··· DATA SHOWN ···
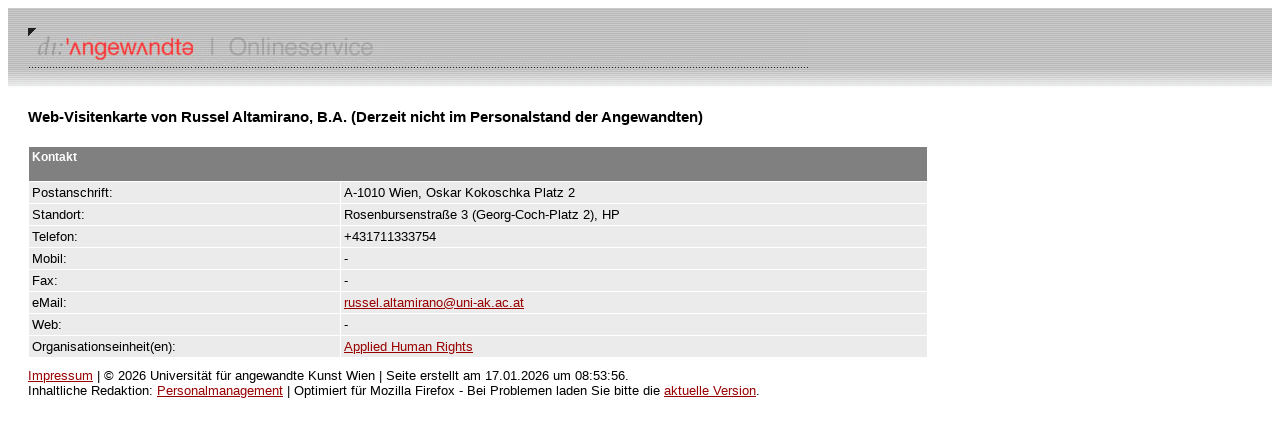

--- FILE ---
content_type: text/html; charset=UTF-8
request_url: https://service.uni-ak.ac.at/4DCGI/pe_person?8695?13.07.2024?&6gc8573R&
body_size: 1170
content:
<!DOCTYPE html PUBLIC "-//W3C//DTD HTML 4.01 Transitional//EN"><html>	<head>		<meta http-equiv="content-type" content="text/html;charset=utf-8">		<meta name="generator" content="Adobe GoLive 6">		<title>Kontaktinformationen</title>		<link href="/4DCSS/style.css" rel="stylesheet">	</head>	<body bgcolor="#ffffff">			<table width="100%" border="0" cellspacing="0" cellpadding="20" height="76">			<tr>				<td background="/gfx/head_right_hp.gif"><img src="/gfx/vis_online.jpg" alt="" height="40" width="780"></td>			</tr>				<tr><td>		<table width="900" border="0" cellspacing="0" cellpadding="0">			<tr>				<td width="700">					<h1>Web-Visitenkarte von Russel Altamirano, B.A. (Derzeit nicht im Personalstand der Angewandten)</h1>				</td>			</tr>			<tr>				<td width="700"><img src="/gfx/space_clear.gif" alt="" height="10" width="100" border="0"></td>			</tr>			<tr>				<td width="700"><TABLE WIDTH=100% BORDER='0' CELLSPACING='1' CELLPADDING='3' ><TR  BGCOLOR='#808080'><TD COLSPAN='2'><H4>Kontakt</H4></TD></TR><TR BGCOLOR='#EBEBEB'><TD>Postanschrift:</TD><TD>A-1010 Wien, Oskar Kokoschka Platz 2</TD></TR><TR BGCOLOR='#EBEBEB'><TD>Standort:</TD><TD>Rosenbursenstraße 3 (Georg-Coch-Platz 2), HP</TD></TR><TR BGCOLOR='#EBEBEB'><TD>Telefon:</TD><TD>+431711333754</TD></TR><TR BGCOLOR='#EBEBEB'><TD>Mobil:</TD><TD>-</TD></TR><TR BGCOLOR='#EBEBEB'><TD>Fax:</TD><TD>-</TD></TR><TR BGCOLOR='#EBEBEB'><TD>eMail:</TD><TD><A HREF='mailto:Russel Altamirano  B.A. <russel.altamirano@uni-ak.ac.at>'>russel.altamirano@uni-ak.ac.at</A></TD></TR><TR BGCOLOR='#EBEBEB'><TD>Web:</TD><TD>-</TD></TR><TR BGCOLOR='#EBEBEB'><TD>Organisationseinheit(en):</TD><TD><A HREF='/4DCGI/oe_einheit?1270?17.01.2026?&1315D55w&'>Applied Human Rights</A></TD></TR></TABLE></td>			</tr>			<tr>				<td width="700"><img src="/gfx/space_clear.gif" alt="" height="10" width="100" border="0"></td>			</tr>			<tr>				<td width="700"><a href='https://service.uni-ak.ac.at/impressum' target='_blank'>Impressum</a> | © 2026 Universität für angewandte Kunst Wien | Seite erstellt am 17.01.2026 um 08:53:56.</td>			</tr>			<tr>				<td width="700">Inhaltliche Redaktion: <A HREF='mailto: personalmanagement@uni-ak.ac.at'>Personalmanagement</A> | Optimiert für Mozilla Firefox - Bei Problemen laden Sie bitte die <A HREF='https://www.mozilla.org/de/firefox/new/' TARGET='_blank'>aktuelle Version</A>.</td>			</tr>		</table>					</td></tr>		</table>		</body></html>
···
→ **GOAL OF THE EXERCISE**
The copy must match each record exactly, apart from the images, which stay out.

→ **RESULT**
--- FILE ---
content_type: text/html; charset=UTF-8
request_url: https://service.uni-ak.ac.at/4DCGI/pe_person?8695?13.07.2024?&6gc8573R&
body_size: 1170
content:
<!DOCTYPE html PUBLIC "-//W3C//DTD HTML 4.01 Transitional//EN"><html>	<head>		<meta http-equiv="content-type" content="text/html;charset=utf-8">		<meta name="generator" content="Adobe GoLive 6">		<title>Kontaktinformationen</title>		<link href="/4DCSS/style.css" rel="stylesheet">	</head>	<body bgcolor="#ffffff">			<table width="100%" border="0" cellspacing="0" cellpadding="20" height="76">			<tr>				<td background="/gfx/head_right_hp.gif"><img src="/gfx/vis_online.jpg" alt="" height="40" width="780"></td>			</tr>				<tr><td>		<table width="900" border="0" cellspacing="0" cellpadding="0">			<tr>				<td width="700">					<h1>Web-Visitenkarte von Russel Altamirano, B.A. (Derzeit nicht im Personalstand der Angewandten)</h1>				</td>			</tr>			<tr>				<td width="700"><img src="/gfx/space_clear.gif" alt="" height="10" width="100" border="0"></td>			</tr>			<tr>				<td width="700"><TABLE WIDTH=100% BORDER='0' CELLSPACING='1' CELLPADDING='3' ><TR  BGCOLOR='#808080'><TD COLSPAN='2'><H4>Kontakt</H4></TD></TR><TR BGCOLOR='#EBEBEB'><TD>Postanschrift:</TD><TD>A-1010 Wien, Oskar Kokoschka Platz 2</TD></TR><TR BGCOLOR='#EBEBEB'><TD>Standort:</TD><TD>Rosenbursenstraße 3 (Georg-Coch-Platz 2), HP</TD></TR><TR BGCOLOR='#EBEBEB'><TD>Telefon:</TD><TD>+431711333754</TD></TR><TR BGCOLOR='#EBEBEB'><TD>Mobil:</TD><TD>-</TD></TR><TR BGCOLOR='#EBEBEB'><TD>Fax:</TD><TD>-</TD></TR><TR BGCOLOR='#EBEBEB'><TD>eMail:</TD><TD><A HREF='mailto:Russel Altamirano  B.A. <russel.altamirano@uni-ak.ac.at>'>russel.altamirano@uni-ak.ac.at</A></TD></TR><TR BGCOLOR='#EBEBEB'><TD>Web:</TD><TD>-</TD></TR><TR BGCOLOR='#EBEBEB'><TD>Organisationseinheit(en):</TD><TD><A HREF='/4DCGI/oe_einheit?1270?17.01.2026?&1315D55w&'>Applied Human Rights</A></TD></TR></TABLE></td>			</tr>			<tr>				<td width="700"><img src="/gfx/space_clear.gif" alt="" height="10" width="100" border="0"></td>			</tr>			<tr>				<td width="700"><a href='https://service.uni-ak.ac.at/impressum' target='_blank'>Impressum</a> | © 2026 Universität für angewandte Kunst Wien | Seite erstellt am 17.01.2026 um 08:53:56.</td>			</tr>			<tr>				<td width="700">Inhaltliche Redaktion: <A HREF='mailto: personalmanagement@uni-ak.ac.at'>Personalmanagement</A> | Optimiert für Mozilla Firefox - Bei Problemen laden Sie bitte die <A HREF='https://www.mozilla.org/de/firefox/new/' TARGET='_blank'>aktuelle Version</A>.</td>			</tr>		</table>					</td></tr>		</table>		</body></html>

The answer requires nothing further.